A recent study finds that software engineers who use code-generating AI systems are more likely to cause security vulnerabilities in the apps they develop. The paper, co-authored by a team of researchers affiliated with Stanford, highlights the potential pitfalls of code-generating systems as vendors like GitHub start marketing them in earnest.
“Code-generating systems are currently not a replacement for human developers,” Neil Perry, a PhD candidate at Stanford and the lead co-author on the study, told TechCrunch in an email interview. “Developers using them to complete tasks outside of their own areas of expertise should be concerned, and those using them to speed up tasks that they are already skilled at should carefully double-check the outputs and the context that they are used in in the overall project.”
The Stanford study looked specifically at Codex, the AI code-generating system developed by San Francisco-based research lab OpenAI. (Codex powers Copilot.) The researchers recruited 47 developers — ranging from undergraduate students to industry professionals with decades of programming experience — to use Codex to complete security-related problems across programming languages including Python, JavaScript and C.
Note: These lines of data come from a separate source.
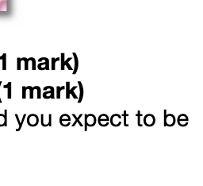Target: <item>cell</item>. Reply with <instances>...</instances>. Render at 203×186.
<instances>
[{"instance_id":"cell-1","label":"cell","mask_w":203,"mask_h":186,"mask_svg":"<svg viewBox=\"0 0 203 186\" xmlns=\"http://www.w3.org/2000/svg\"><path fill=\"white\" fill-rule=\"evenodd\" d=\"M163 113H164L163 126L164 127H173L176 121L175 115L173 114H167V110H163Z\"/></svg>"},{"instance_id":"cell-2","label":"cell","mask_w":203,"mask_h":186,"mask_svg":"<svg viewBox=\"0 0 203 186\" xmlns=\"http://www.w3.org/2000/svg\"><path fill=\"white\" fill-rule=\"evenodd\" d=\"M155 123V118L152 114H147L144 117V124L147 127H152Z\"/></svg>"},{"instance_id":"cell-3","label":"cell","mask_w":203,"mask_h":186,"mask_svg":"<svg viewBox=\"0 0 203 186\" xmlns=\"http://www.w3.org/2000/svg\"><path fill=\"white\" fill-rule=\"evenodd\" d=\"M50 89L49 91H44L43 97L44 99H55V93H54V88L52 86H46L44 88V91H46L48 89Z\"/></svg>"},{"instance_id":"cell-4","label":"cell","mask_w":203,"mask_h":186,"mask_svg":"<svg viewBox=\"0 0 203 186\" xmlns=\"http://www.w3.org/2000/svg\"><path fill=\"white\" fill-rule=\"evenodd\" d=\"M121 115L119 114H114L111 115L110 118V123L113 126V127H119L121 123V121L117 120V119H121Z\"/></svg>"},{"instance_id":"cell-5","label":"cell","mask_w":203,"mask_h":186,"mask_svg":"<svg viewBox=\"0 0 203 186\" xmlns=\"http://www.w3.org/2000/svg\"><path fill=\"white\" fill-rule=\"evenodd\" d=\"M98 123L101 127H107L110 124V118L106 114H102L99 117Z\"/></svg>"},{"instance_id":"cell-6","label":"cell","mask_w":203,"mask_h":186,"mask_svg":"<svg viewBox=\"0 0 203 186\" xmlns=\"http://www.w3.org/2000/svg\"><path fill=\"white\" fill-rule=\"evenodd\" d=\"M38 122H39L38 116L35 114H30L27 117V123L30 127H36L38 124Z\"/></svg>"},{"instance_id":"cell-7","label":"cell","mask_w":203,"mask_h":186,"mask_svg":"<svg viewBox=\"0 0 203 186\" xmlns=\"http://www.w3.org/2000/svg\"><path fill=\"white\" fill-rule=\"evenodd\" d=\"M71 123V118L68 114H63L60 117V124L62 127H68Z\"/></svg>"},{"instance_id":"cell-8","label":"cell","mask_w":203,"mask_h":186,"mask_svg":"<svg viewBox=\"0 0 203 186\" xmlns=\"http://www.w3.org/2000/svg\"><path fill=\"white\" fill-rule=\"evenodd\" d=\"M96 117L94 114H88L87 116V127H94L96 124Z\"/></svg>"},{"instance_id":"cell-9","label":"cell","mask_w":203,"mask_h":186,"mask_svg":"<svg viewBox=\"0 0 203 186\" xmlns=\"http://www.w3.org/2000/svg\"><path fill=\"white\" fill-rule=\"evenodd\" d=\"M79 88H80V96L78 97V103H80L83 99V86L81 81H78Z\"/></svg>"},{"instance_id":"cell-10","label":"cell","mask_w":203,"mask_h":186,"mask_svg":"<svg viewBox=\"0 0 203 186\" xmlns=\"http://www.w3.org/2000/svg\"><path fill=\"white\" fill-rule=\"evenodd\" d=\"M72 116L75 118V122H74V123L71 124V127H75L76 123H79V125H80L81 127H83V123L80 122V118H81V117L83 116V114H80V115H79L78 117H77V116H76L75 114H72Z\"/></svg>"},{"instance_id":"cell-11","label":"cell","mask_w":203,"mask_h":186,"mask_svg":"<svg viewBox=\"0 0 203 186\" xmlns=\"http://www.w3.org/2000/svg\"><path fill=\"white\" fill-rule=\"evenodd\" d=\"M73 57H74V61H75V64H74V69H73L72 74L75 75L77 71H78V68H79V60H78L76 54H75V52H73Z\"/></svg>"},{"instance_id":"cell-12","label":"cell","mask_w":203,"mask_h":186,"mask_svg":"<svg viewBox=\"0 0 203 186\" xmlns=\"http://www.w3.org/2000/svg\"><path fill=\"white\" fill-rule=\"evenodd\" d=\"M189 120V118L187 117V115L186 114H181L178 116V118H177V122H178V124L182 123V122H188Z\"/></svg>"},{"instance_id":"cell-13","label":"cell","mask_w":203,"mask_h":186,"mask_svg":"<svg viewBox=\"0 0 203 186\" xmlns=\"http://www.w3.org/2000/svg\"><path fill=\"white\" fill-rule=\"evenodd\" d=\"M15 117H16V119H17V121H18V124H19V127L16 130L17 131H19L21 130V128H22V124H23V123H24V120H25V117H26V115L25 114H24L23 115V117H22V121H20L19 120V118H18V114H15Z\"/></svg>"},{"instance_id":"cell-14","label":"cell","mask_w":203,"mask_h":186,"mask_svg":"<svg viewBox=\"0 0 203 186\" xmlns=\"http://www.w3.org/2000/svg\"><path fill=\"white\" fill-rule=\"evenodd\" d=\"M3 88H7V99H11V82H9L6 85H4Z\"/></svg>"},{"instance_id":"cell-15","label":"cell","mask_w":203,"mask_h":186,"mask_svg":"<svg viewBox=\"0 0 203 186\" xmlns=\"http://www.w3.org/2000/svg\"><path fill=\"white\" fill-rule=\"evenodd\" d=\"M65 89V86H62V87H60V86H57L56 87V98L57 99H60V92L62 90H64Z\"/></svg>"},{"instance_id":"cell-16","label":"cell","mask_w":203,"mask_h":186,"mask_svg":"<svg viewBox=\"0 0 203 186\" xmlns=\"http://www.w3.org/2000/svg\"><path fill=\"white\" fill-rule=\"evenodd\" d=\"M77 85L76 86H74V87H72L71 88H70V91H69V94H70V96L71 95L73 96V98L74 99H78V96H77V95L75 94V91L77 89Z\"/></svg>"},{"instance_id":"cell-17","label":"cell","mask_w":203,"mask_h":186,"mask_svg":"<svg viewBox=\"0 0 203 186\" xmlns=\"http://www.w3.org/2000/svg\"><path fill=\"white\" fill-rule=\"evenodd\" d=\"M60 58H54V57H52V60H51V62H52V70H55L56 69V63L58 62V61H60Z\"/></svg>"},{"instance_id":"cell-18","label":"cell","mask_w":203,"mask_h":186,"mask_svg":"<svg viewBox=\"0 0 203 186\" xmlns=\"http://www.w3.org/2000/svg\"><path fill=\"white\" fill-rule=\"evenodd\" d=\"M136 116L137 117V126H138V127H142L143 125L140 123V117L143 116V115L140 113V111H137Z\"/></svg>"},{"instance_id":"cell-19","label":"cell","mask_w":203,"mask_h":186,"mask_svg":"<svg viewBox=\"0 0 203 186\" xmlns=\"http://www.w3.org/2000/svg\"><path fill=\"white\" fill-rule=\"evenodd\" d=\"M129 116V114H127L126 111H124V113L121 115V117L124 118V126L125 127H129V124L127 123V117Z\"/></svg>"},{"instance_id":"cell-20","label":"cell","mask_w":203,"mask_h":186,"mask_svg":"<svg viewBox=\"0 0 203 186\" xmlns=\"http://www.w3.org/2000/svg\"><path fill=\"white\" fill-rule=\"evenodd\" d=\"M65 89H66V99L70 98V94H69V91H70V82L67 81L66 85H65Z\"/></svg>"},{"instance_id":"cell-21","label":"cell","mask_w":203,"mask_h":186,"mask_svg":"<svg viewBox=\"0 0 203 186\" xmlns=\"http://www.w3.org/2000/svg\"><path fill=\"white\" fill-rule=\"evenodd\" d=\"M71 60H72V58H71V57H68V58L66 60V61H64V66H67L68 69V70H73L72 67H71V66L69 64V62L71 61Z\"/></svg>"},{"instance_id":"cell-22","label":"cell","mask_w":203,"mask_h":186,"mask_svg":"<svg viewBox=\"0 0 203 186\" xmlns=\"http://www.w3.org/2000/svg\"><path fill=\"white\" fill-rule=\"evenodd\" d=\"M64 54H61V57H60V69L61 70H64Z\"/></svg>"},{"instance_id":"cell-23","label":"cell","mask_w":203,"mask_h":186,"mask_svg":"<svg viewBox=\"0 0 203 186\" xmlns=\"http://www.w3.org/2000/svg\"><path fill=\"white\" fill-rule=\"evenodd\" d=\"M25 88H26V89H29V92H30L29 98L30 99H33V98H34V87H31V86H28V87H25Z\"/></svg>"},{"instance_id":"cell-24","label":"cell","mask_w":203,"mask_h":186,"mask_svg":"<svg viewBox=\"0 0 203 186\" xmlns=\"http://www.w3.org/2000/svg\"><path fill=\"white\" fill-rule=\"evenodd\" d=\"M34 88L37 90V99H41V88L39 87V86H35V87H34Z\"/></svg>"},{"instance_id":"cell-25","label":"cell","mask_w":203,"mask_h":186,"mask_svg":"<svg viewBox=\"0 0 203 186\" xmlns=\"http://www.w3.org/2000/svg\"><path fill=\"white\" fill-rule=\"evenodd\" d=\"M4 122H3V126L6 127L7 126V110H5V114H4Z\"/></svg>"},{"instance_id":"cell-26","label":"cell","mask_w":203,"mask_h":186,"mask_svg":"<svg viewBox=\"0 0 203 186\" xmlns=\"http://www.w3.org/2000/svg\"><path fill=\"white\" fill-rule=\"evenodd\" d=\"M87 114L84 115V123H85V124H84V130L85 131H87V128H88L87 123Z\"/></svg>"},{"instance_id":"cell-27","label":"cell","mask_w":203,"mask_h":186,"mask_svg":"<svg viewBox=\"0 0 203 186\" xmlns=\"http://www.w3.org/2000/svg\"><path fill=\"white\" fill-rule=\"evenodd\" d=\"M29 61H31L32 63H33L32 69H33V70H35V69H36V61H35V59H34V58H33V57H31V58H29Z\"/></svg>"},{"instance_id":"cell-28","label":"cell","mask_w":203,"mask_h":186,"mask_svg":"<svg viewBox=\"0 0 203 186\" xmlns=\"http://www.w3.org/2000/svg\"><path fill=\"white\" fill-rule=\"evenodd\" d=\"M22 61H25V70H28V63H29V60L26 59V58H22Z\"/></svg>"},{"instance_id":"cell-29","label":"cell","mask_w":203,"mask_h":186,"mask_svg":"<svg viewBox=\"0 0 203 186\" xmlns=\"http://www.w3.org/2000/svg\"><path fill=\"white\" fill-rule=\"evenodd\" d=\"M3 58V70H6V55H4V56H3L2 57Z\"/></svg>"},{"instance_id":"cell-30","label":"cell","mask_w":203,"mask_h":186,"mask_svg":"<svg viewBox=\"0 0 203 186\" xmlns=\"http://www.w3.org/2000/svg\"><path fill=\"white\" fill-rule=\"evenodd\" d=\"M26 88L25 87H22V99H25L26 97Z\"/></svg>"},{"instance_id":"cell-31","label":"cell","mask_w":203,"mask_h":186,"mask_svg":"<svg viewBox=\"0 0 203 186\" xmlns=\"http://www.w3.org/2000/svg\"><path fill=\"white\" fill-rule=\"evenodd\" d=\"M21 69V59H18V70Z\"/></svg>"},{"instance_id":"cell-32","label":"cell","mask_w":203,"mask_h":186,"mask_svg":"<svg viewBox=\"0 0 203 186\" xmlns=\"http://www.w3.org/2000/svg\"><path fill=\"white\" fill-rule=\"evenodd\" d=\"M1 84H2V81H0V87H1ZM0 103H2V100H1V98H0Z\"/></svg>"}]
</instances>
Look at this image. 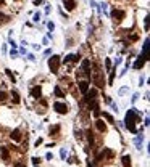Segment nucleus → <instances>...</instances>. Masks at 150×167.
<instances>
[{"label":"nucleus","instance_id":"1","mask_svg":"<svg viewBox=\"0 0 150 167\" xmlns=\"http://www.w3.org/2000/svg\"><path fill=\"white\" fill-rule=\"evenodd\" d=\"M126 127L129 129V132H132L136 133L137 132V129H136V122H137V114H136V111L134 109H129L128 111V114H126Z\"/></svg>","mask_w":150,"mask_h":167},{"label":"nucleus","instance_id":"2","mask_svg":"<svg viewBox=\"0 0 150 167\" xmlns=\"http://www.w3.org/2000/svg\"><path fill=\"white\" fill-rule=\"evenodd\" d=\"M49 68L52 71V74H58V68H60V56L53 55L52 58H49Z\"/></svg>","mask_w":150,"mask_h":167},{"label":"nucleus","instance_id":"3","mask_svg":"<svg viewBox=\"0 0 150 167\" xmlns=\"http://www.w3.org/2000/svg\"><path fill=\"white\" fill-rule=\"evenodd\" d=\"M53 109L57 111L58 114H66V113H68V106L65 105V103H60V101L53 103Z\"/></svg>","mask_w":150,"mask_h":167},{"label":"nucleus","instance_id":"4","mask_svg":"<svg viewBox=\"0 0 150 167\" xmlns=\"http://www.w3.org/2000/svg\"><path fill=\"white\" fill-rule=\"evenodd\" d=\"M124 16H126V13L123 11V10H116V8H115V10L113 11H111V18H113V20L115 21H123L124 20Z\"/></svg>","mask_w":150,"mask_h":167},{"label":"nucleus","instance_id":"5","mask_svg":"<svg viewBox=\"0 0 150 167\" xmlns=\"http://www.w3.org/2000/svg\"><path fill=\"white\" fill-rule=\"evenodd\" d=\"M89 68H90V61H89V60H84V61H82V74H84L86 77H90Z\"/></svg>","mask_w":150,"mask_h":167},{"label":"nucleus","instance_id":"6","mask_svg":"<svg viewBox=\"0 0 150 167\" xmlns=\"http://www.w3.org/2000/svg\"><path fill=\"white\" fill-rule=\"evenodd\" d=\"M145 61H147V58L144 56V55H140V56H139V60L134 63V68H136V69H140V68H142L144 64H145Z\"/></svg>","mask_w":150,"mask_h":167},{"label":"nucleus","instance_id":"7","mask_svg":"<svg viewBox=\"0 0 150 167\" xmlns=\"http://www.w3.org/2000/svg\"><path fill=\"white\" fill-rule=\"evenodd\" d=\"M63 5H65V8H66L68 11H73V10H74V7H76L74 0H63Z\"/></svg>","mask_w":150,"mask_h":167},{"label":"nucleus","instance_id":"8","mask_svg":"<svg viewBox=\"0 0 150 167\" xmlns=\"http://www.w3.org/2000/svg\"><path fill=\"white\" fill-rule=\"evenodd\" d=\"M10 137H11V140H15V142H21V132H20V129H15V130L10 133Z\"/></svg>","mask_w":150,"mask_h":167},{"label":"nucleus","instance_id":"9","mask_svg":"<svg viewBox=\"0 0 150 167\" xmlns=\"http://www.w3.org/2000/svg\"><path fill=\"white\" fill-rule=\"evenodd\" d=\"M79 90H81V93L86 95V92L89 90V82L87 80H81L79 82Z\"/></svg>","mask_w":150,"mask_h":167},{"label":"nucleus","instance_id":"10","mask_svg":"<svg viewBox=\"0 0 150 167\" xmlns=\"http://www.w3.org/2000/svg\"><path fill=\"white\" fill-rule=\"evenodd\" d=\"M31 95H32L34 98H41V95H42V88H41L39 85H36V87L31 90Z\"/></svg>","mask_w":150,"mask_h":167},{"label":"nucleus","instance_id":"11","mask_svg":"<svg viewBox=\"0 0 150 167\" xmlns=\"http://www.w3.org/2000/svg\"><path fill=\"white\" fill-rule=\"evenodd\" d=\"M95 125H97V129H99L100 132H107V125H105V122H103V120L97 119V120H95Z\"/></svg>","mask_w":150,"mask_h":167},{"label":"nucleus","instance_id":"12","mask_svg":"<svg viewBox=\"0 0 150 167\" xmlns=\"http://www.w3.org/2000/svg\"><path fill=\"white\" fill-rule=\"evenodd\" d=\"M0 154H2L3 161H8V159H10V153H8V150H7L5 146H2V148H0Z\"/></svg>","mask_w":150,"mask_h":167},{"label":"nucleus","instance_id":"13","mask_svg":"<svg viewBox=\"0 0 150 167\" xmlns=\"http://www.w3.org/2000/svg\"><path fill=\"white\" fill-rule=\"evenodd\" d=\"M86 95H87V100H89V101H90V100H95V98H97V90H95V88H92L90 92L87 90Z\"/></svg>","mask_w":150,"mask_h":167},{"label":"nucleus","instance_id":"14","mask_svg":"<svg viewBox=\"0 0 150 167\" xmlns=\"http://www.w3.org/2000/svg\"><path fill=\"white\" fill-rule=\"evenodd\" d=\"M121 162H123V167H131V156H123V159H121Z\"/></svg>","mask_w":150,"mask_h":167},{"label":"nucleus","instance_id":"15","mask_svg":"<svg viewBox=\"0 0 150 167\" xmlns=\"http://www.w3.org/2000/svg\"><path fill=\"white\" fill-rule=\"evenodd\" d=\"M11 98H13V103L15 105L20 103V95H18V92H11Z\"/></svg>","mask_w":150,"mask_h":167},{"label":"nucleus","instance_id":"16","mask_svg":"<svg viewBox=\"0 0 150 167\" xmlns=\"http://www.w3.org/2000/svg\"><path fill=\"white\" fill-rule=\"evenodd\" d=\"M55 95H57L58 98H63V97H65V93L61 92V88H60V87H55Z\"/></svg>","mask_w":150,"mask_h":167},{"label":"nucleus","instance_id":"17","mask_svg":"<svg viewBox=\"0 0 150 167\" xmlns=\"http://www.w3.org/2000/svg\"><path fill=\"white\" fill-rule=\"evenodd\" d=\"M60 132V125H53L50 129V135H55V133H58Z\"/></svg>","mask_w":150,"mask_h":167},{"label":"nucleus","instance_id":"18","mask_svg":"<svg viewBox=\"0 0 150 167\" xmlns=\"http://www.w3.org/2000/svg\"><path fill=\"white\" fill-rule=\"evenodd\" d=\"M103 154H105L107 157H113V151H111V150H107V148L103 150Z\"/></svg>","mask_w":150,"mask_h":167},{"label":"nucleus","instance_id":"19","mask_svg":"<svg viewBox=\"0 0 150 167\" xmlns=\"http://www.w3.org/2000/svg\"><path fill=\"white\" fill-rule=\"evenodd\" d=\"M5 72H7V76L10 77V79L13 80V83H15V80H16V79H15V76H13V74H11V71H10V69H5Z\"/></svg>","mask_w":150,"mask_h":167},{"label":"nucleus","instance_id":"20","mask_svg":"<svg viewBox=\"0 0 150 167\" xmlns=\"http://www.w3.org/2000/svg\"><path fill=\"white\" fill-rule=\"evenodd\" d=\"M87 140H89L90 145H94V137H92V132H90V130L87 132Z\"/></svg>","mask_w":150,"mask_h":167},{"label":"nucleus","instance_id":"21","mask_svg":"<svg viewBox=\"0 0 150 167\" xmlns=\"http://www.w3.org/2000/svg\"><path fill=\"white\" fill-rule=\"evenodd\" d=\"M103 117H105V119L108 120V122H111V124H113V117H111V116H110L108 113H103Z\"/></svg>","mask_w":150,"mask_h":167},{"label":"nucleus","instance_id":"22","mask_svg":"<svg viewBox=\"0 0 150 167\" xmlns=\"http://www.w3.org/2000/svg\"><path fill=\"white\" fill-rule=\"evenodd\" d=\"M7 98H8V95L5 93V92H0V101H5Z\"/></svg>","mask_w":150,"mask_h":167},{"label":"nucleus","instance_id":"23","mask_svg":"<svg viewBox=\"0 0 150 167\" xmlns=\"http://www.w3.org/2000/svg\"><path fill=\"white\" fill-rule=\"evenodd\" d=\"M105 66H107V69H108V71L111 69V61H110V60H105Z\"/></svg>","mask_w":150,"mask_h":167},{"label":"nucleus","instance_id":"24","mask_svg":"<svg viewBox=\"0 0 150 167\" xmlns=\"http://www.w3.org/2000/svg\"><path fill=\"white\" fill-rule=\"evenodd\" d=\"M140 142H142V135L136 138V145H137V146H140Z\"/></svg>","mask_w":150,"mask_h":167},{"label":"nucleus","instance_id":"25","mask_svg":"<svg viewBox=\"0 0 150 167\" xmlns=\"http://www.w3.org/2000/svg\"><path fill=\"white\" fill-rule=\"evenodd\" d=\"M39 20H41V13H36V15H34V21L37 23V21H39Z\"/></svg>","mask_w":150,"mask_h":167},{"label":"nucleus","instance_id":"26","mask_svg":"<svg viewBox=\"0 0 150 167\" xmlns=\"http://www.w3.org/2000/svg\"><path fill=\"white\" fill-rule=\"evenodd\" d=\"M39 162H41V159H39V157H32V164H36V165H37Z\"/></svg>","mask_w":150,"mask_h":167},{"label":"nucleus","instance_id":"27","mask_svg":"<svg viewBox=\"0 0 150 167\" xmlns=\"http://www.w3.org/2000/svg\"><path fill=\"white\" fill-rule=\"evenodd\" d=\"M49 29H50V32L55 29V24H53V23H49Z\"/></svg>","mask_w":150,"mask_h":167},{"label":"nucleus","instance_id":"28","mask_svg":"<svg viewBox=\"0 0 150 167\" xmlns=\"http://www.w3.org/2000/svg\"><path fill=\"white\" fill-rule=\"evenodd\" d=\"M45 157H47V159H52L53 154H52V153H47V156H45Z\"/></svg>","mask_w":150,"mask_h":167},{"label":"nucleus","instance_id":"29","mask_svg":"<svg viewBox=\"0 0 150 167\" xmlns=\"http://www.w3.org/2000/svg\"><path fill=\"white\" fill-rule=\"evenodd\" d=\"M15 167H26V165H23V164H15Z\"/></svg>","mask_w":150,"mask_h":167},{"label":"nucleus","instance_id":"30","mask_svg":"<svg viewBox=\"0 0 150 167\" xmlns=\"http://www.w3.org/2000/svg\"><path fill=\"white\" fill-rule=\"evenodd\" d=\"M3 2H5V0H0V3H3Z\"/></svg>","mask_w":150,"mask_h":167},{"label":"nucleus","instance_id":"31","mask_svg":"<svg viewBox=\"0 0 150 167\" xmlns=\"http://www.w3.org/2000/svg\"><path fill=\"white\" fill-rule=\"evenodd\" d=\"M89 167H94V165H89Z\"/></svg>","mask_w":150,"mask_h":167}]
</instances>
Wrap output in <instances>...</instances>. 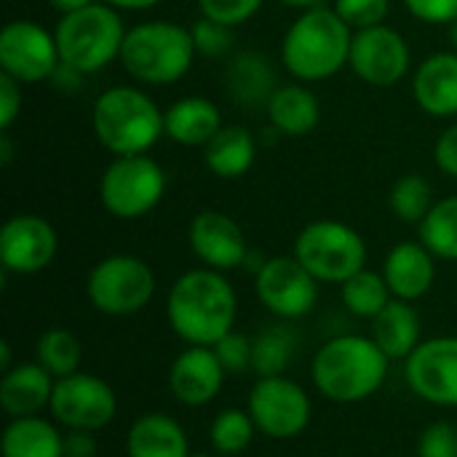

Codex was trained on billions of lines of public code to suggest additional lines of code and functions given the context of existing code. The system surfaces a programming approach or solution in response to a description of what a developer wants to accomplish (e.g. “Say hello world”), drawing on both its knowledge base and the current context.
According to the researchers, the study participants who had access to Codex were more likely to write incorrect and “insecure” (in the cybersecurity sense) solutions to programming problems compared to a control group. Even more concerningly, they were more likely to say that their insecure answers were secure compared to the people in the control.
Megha Srivastava, a postgraduate student at Stanford and the second co-author on the study, stressed that the findings aren’t a complete condemnation of Codex and other code-generating systems. The study participants didn’t have security expertise that might’ve enabled them to better spot code vulnerabilities, for one. That aside, Srivastava believes that code-generating systems are reliably helpful for tasks that aren’t high risk, like exploratory research code, and could with fine-tuning improve in their coding suggestions.
“Companies that develop their own [systems], perhaps further trained on their in-house source code, may be better off as the model may be encouraged to generate outputs more in-line with their coding and security practices,” Srivastava said.
So how might vendors like GitHub prevent security flaws from being introduced by developers using their code-generating AI systems? The co-authors have a few ideas, including a mechanism to “refine” users’ prompts to be more secure — akin to a supervisor looking over and revising rough drafts of code. They also suggest that developers of cryptography libraries ensure their default settings are secure, as code-generating systems tend to stick to default values that aren’t always free of exploits.
“AI assistant code generation tools are a really exciting development and it’s understandable that so many people are eager to use them. These tools bring up problems to consider moving forward, though … Our goal is to make a broader statement about the use of code generation models,” Perry said. “More work needs to be done on exploring these problems and developing techniques to address them.”
To Perry’s point, introducing security vulnerabilities isn’t code-generating AI systems’ only flaw. At least a portion of the code on which Codex was trained is under a restrictive license; users have been able to prompt Copilot to generate code from Quake, code snippets in personal codebases and example code from books like “Mastering JavaScript” and “Think JavaScript.” Some legal experts have argued that Copilot could put companies and developers at risk if they were to unwittingly incorporate copyrighted suggestions from the tool into their production software.
GitHub’s attempt at rectifying this is a filter, first introduced to the Copilot platform in June, that checks code suggestions with their surrounding code of about 150 characters against public GitHub code and hides suggestions if there’s a match or “near match.” But it’s an imperfect measure. Tim Davis, a computer science professor at Texas A&M University, found that enabling the filter caused Copilot to emit large chunks of his copyrighted code, including all attribution and license text.
“[For these reasons,] we largely express caution toward the use of these tools to replace educating beginning-stage developers about strong coding practices,” Srivastava added.